#### Supplied material:

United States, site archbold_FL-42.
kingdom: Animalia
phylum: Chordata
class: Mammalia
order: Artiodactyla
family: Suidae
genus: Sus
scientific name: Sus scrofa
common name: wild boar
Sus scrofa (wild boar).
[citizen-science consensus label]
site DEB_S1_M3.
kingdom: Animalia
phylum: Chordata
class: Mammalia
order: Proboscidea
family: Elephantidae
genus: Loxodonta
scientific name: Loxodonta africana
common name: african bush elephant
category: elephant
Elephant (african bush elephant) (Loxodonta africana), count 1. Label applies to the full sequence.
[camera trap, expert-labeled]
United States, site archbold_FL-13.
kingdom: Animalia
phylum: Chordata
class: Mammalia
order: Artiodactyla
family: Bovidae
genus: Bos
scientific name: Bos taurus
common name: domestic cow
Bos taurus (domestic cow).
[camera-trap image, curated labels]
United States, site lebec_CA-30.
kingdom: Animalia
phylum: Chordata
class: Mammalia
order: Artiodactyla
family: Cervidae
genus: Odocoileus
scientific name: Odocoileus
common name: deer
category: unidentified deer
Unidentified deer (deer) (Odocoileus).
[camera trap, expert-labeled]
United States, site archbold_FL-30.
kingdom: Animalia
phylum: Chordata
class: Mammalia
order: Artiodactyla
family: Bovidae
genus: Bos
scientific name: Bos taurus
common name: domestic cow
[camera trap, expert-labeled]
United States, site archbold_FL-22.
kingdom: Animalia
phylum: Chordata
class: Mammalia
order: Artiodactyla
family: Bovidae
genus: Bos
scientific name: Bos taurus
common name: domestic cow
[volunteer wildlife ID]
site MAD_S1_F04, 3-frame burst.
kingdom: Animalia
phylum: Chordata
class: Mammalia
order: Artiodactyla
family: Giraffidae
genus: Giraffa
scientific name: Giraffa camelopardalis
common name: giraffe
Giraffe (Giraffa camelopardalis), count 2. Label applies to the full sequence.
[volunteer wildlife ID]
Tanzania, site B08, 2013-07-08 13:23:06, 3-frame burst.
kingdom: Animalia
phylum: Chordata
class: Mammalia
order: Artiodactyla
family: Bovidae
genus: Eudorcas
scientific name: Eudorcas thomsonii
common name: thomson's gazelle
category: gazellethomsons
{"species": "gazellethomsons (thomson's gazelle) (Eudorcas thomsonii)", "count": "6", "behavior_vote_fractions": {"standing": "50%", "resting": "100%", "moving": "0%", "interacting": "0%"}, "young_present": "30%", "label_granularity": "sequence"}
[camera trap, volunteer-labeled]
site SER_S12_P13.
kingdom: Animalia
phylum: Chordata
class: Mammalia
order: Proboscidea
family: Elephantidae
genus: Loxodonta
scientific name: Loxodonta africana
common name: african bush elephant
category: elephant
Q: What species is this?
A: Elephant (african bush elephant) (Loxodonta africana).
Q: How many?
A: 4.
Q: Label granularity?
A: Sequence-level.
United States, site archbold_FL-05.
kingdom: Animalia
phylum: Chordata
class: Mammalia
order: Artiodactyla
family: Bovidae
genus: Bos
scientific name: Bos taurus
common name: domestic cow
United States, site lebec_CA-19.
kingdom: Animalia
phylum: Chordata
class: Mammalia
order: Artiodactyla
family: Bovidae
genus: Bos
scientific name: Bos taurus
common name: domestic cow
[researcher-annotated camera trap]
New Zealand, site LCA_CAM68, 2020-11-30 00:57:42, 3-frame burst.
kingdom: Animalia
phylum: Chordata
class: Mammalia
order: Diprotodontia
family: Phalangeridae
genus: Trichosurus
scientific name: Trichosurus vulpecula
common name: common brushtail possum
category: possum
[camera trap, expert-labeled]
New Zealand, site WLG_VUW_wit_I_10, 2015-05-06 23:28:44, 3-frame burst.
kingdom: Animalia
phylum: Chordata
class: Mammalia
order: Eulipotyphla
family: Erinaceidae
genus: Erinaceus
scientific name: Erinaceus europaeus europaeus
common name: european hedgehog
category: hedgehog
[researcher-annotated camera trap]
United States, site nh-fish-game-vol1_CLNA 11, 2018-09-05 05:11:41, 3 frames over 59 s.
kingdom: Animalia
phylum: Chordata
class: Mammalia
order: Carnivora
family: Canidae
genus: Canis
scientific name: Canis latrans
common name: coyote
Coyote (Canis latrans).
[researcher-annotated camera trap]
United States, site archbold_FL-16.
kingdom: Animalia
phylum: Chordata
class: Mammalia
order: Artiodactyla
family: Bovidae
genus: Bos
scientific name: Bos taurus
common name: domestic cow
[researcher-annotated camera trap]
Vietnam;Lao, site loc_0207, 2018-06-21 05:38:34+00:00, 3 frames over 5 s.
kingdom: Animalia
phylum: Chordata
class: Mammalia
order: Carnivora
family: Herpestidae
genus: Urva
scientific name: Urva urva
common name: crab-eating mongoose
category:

#### Task goal:
For each line in the data, set it down again exactly.

#### Answer to this exercise:
United States, site archbold_FL-42.
kingdom: Animalia
phylum: Chordata
class: Mammalia
order: Artiodactyla
family: Suidae
genus: Sus
scientific name: Sus scrofa
common name: wild boar
Sus scrofa (wild boar).
[citizen-science consensus label]
site DEB_S1_M3.
kingdom: Animalia
phylum: Chordata
class: Mammalia
order: Proboscidea
family: Elephantidae
genus: Loxodonta
scientific name: Loxodonta africana
common name: african bush elephant
category: elephant
Elephant (african bush elephant) (Loxodonta africana), count 1. Label applies to the full sequence.
[camera trap, expert-labeled]
United States, site archbold_FL-13.
kingdom: Animalia
phylum: Chordata
class: Mammalia
order: Artiodactyla
family: Bovidae
genus: Bos
scientific name: Bos taurus
common name: domestic cow
Bos taurus (domestic cow).
[camera-trap image, curated labels]
United States, site lebec_CA-30.
kingdom: Animalia
phylum: Chordata
class: Mammalia
order: Artiodactyla
family: Cervidae
genus: Odocoileus
scientific name: Odocoileus
common name: deer
category: unidentified deer
Unidentified deer (deer) (Odocoileus).
[camera trap, expert-labeled]
United States, site archbold_FL-30.
kingdom: Animalia
phylum: Chordata
class: Mammalia
order: Artiodactyla
family: Bovidae
genus: Bos
scientific name: Bos taurus
common name: domestic cow
[camera trap, expert-labeled]
United States, site archbold_FL-22.
kingdom: Animalia
phylum: Chordata
class: Mammalia
order: Artiodactyla
family: Bovidae
genus: Bos
scientific name: Bos taurus
common name: domestic cow
[volunteer wildlife ID]
site MAD_S1_F04, 3-frame burst.
kingdom: Animalia
phylum: Chordata
class: Mammalia
order: Artiodactyla
family: Giraffidae
genus: Giraffa
scientific name: Giraffa camelopardalis
common name: giraffe
Giraffe (Giraffa camelopardalis), count 2. Label applies to the full sequence.
[volunteer wildlife ID]
Tanzania, site B08, 2013-07-08 13:23:06, 3-frame burst.
kingdom: Animalia
phylum: Chordata
class: Mammalia
order: Artiodactyla
family: Bovidae
genus: Eudorcas
scientific name: Eudorcas thomsonii
common name: thomson's gazelle
category: gazellethomsons
{"species": "gazellethomsons (thomson's gazelle) (Eudorcas thomsonii)", "count": "6", "behavior_vote_fractions": {"standing": "50%", "resting": "100%", "moving": "0%", "interacting": "0%"}, "young_present": "30%", "label_granularity": "sequence"}
[camera trap, volunteer-labeled]
site SER_S12_P13.
kingdom: Animalia
phylum: Chordata
class: Mammalia
order: Proboscidea
family: Elephantidae
genus: Loxodonta
scientific name: Loxodonta africana
common name: african bush elephant
category: elephant
Q: What species is this?
A: Elephant (african bush elephant) (Loxodonta africana).
Q: How many?
A: 4.
Q: Label granularity?
A: Sequence-level.
United States, site archbold_FL-05.
kingdom: Animalia
phylum: Chordata
class: Mammalia
order: Artiodactyla
family: Bovidae
genus: Bos
scientific name: Bos taurus
common name: domestic cow
United States, site lebec_CA-19.
kingdom: Animalia
phylum: Chordata
class: Mammalia
order: Artiodactyla
family: Bovidae
genus: Bos
scientific name: Bos taurus
common name: domestic cow
[researcher-annotated camera trap]
New Zealand, site LCA_CAM68, 2020-11-30 00:57:42, 3-frame burst.
kingdom: Animalia
phylum: Chordata
class: Mammalia
order: Diprotodontia
family: Phalangeridae
genus: Trichosurus
scientific name: Trichosurus vulpecula
common name: common brushtail possum
category: possum
[camera trap, expert-labeled]
New Zealand, site WLG_VUW_wit_I_10, 2015-05-06 23:28:44, 3-frame burst.
kingdom: Animalia
phylum: Chordata
class: Mammalia
order: Eulipotyphla
family: Erinaceidae
genus: Erinaceus
scientific name: Erinaceus europaeus europaeus
common name: european hedgehog
category: hedgehog
[researcher-annotated camera trap]
United States, site nh-fish-game-vol1_CLNA 11, 2018-09-05 05:11:41, 3 frames over 59 s.
kingdom: Animalia
phylum: Chordata
class: Mammalia
order: Carnivora
family: Canidae
genus: Canis
scientific name: Canis latrans
common name: coyote
Coyote (Canis latrans).
[researcher-annotated camera trap]
United States, site archbold_FL-16.
kingdom: Animalia
phylum: Chordata
class: Mammalia
order: Artiodactyla
family: Bovidae
genus: Bos
scientific name: Bos taurus
common name: domestic cow
[researcher-annotated camera trap]
Vietnam;Lao, site loc_0207, 2018-06-21 05:38:34+00:00, 3 frames over 5 s.
kingdom: Animalia
phylum: Chordata
class: Mammalia
order: Carnivora
family: Herpestidae
genus: Urva
scientific name: Urva urva
common name: crab-eating mongoose
category:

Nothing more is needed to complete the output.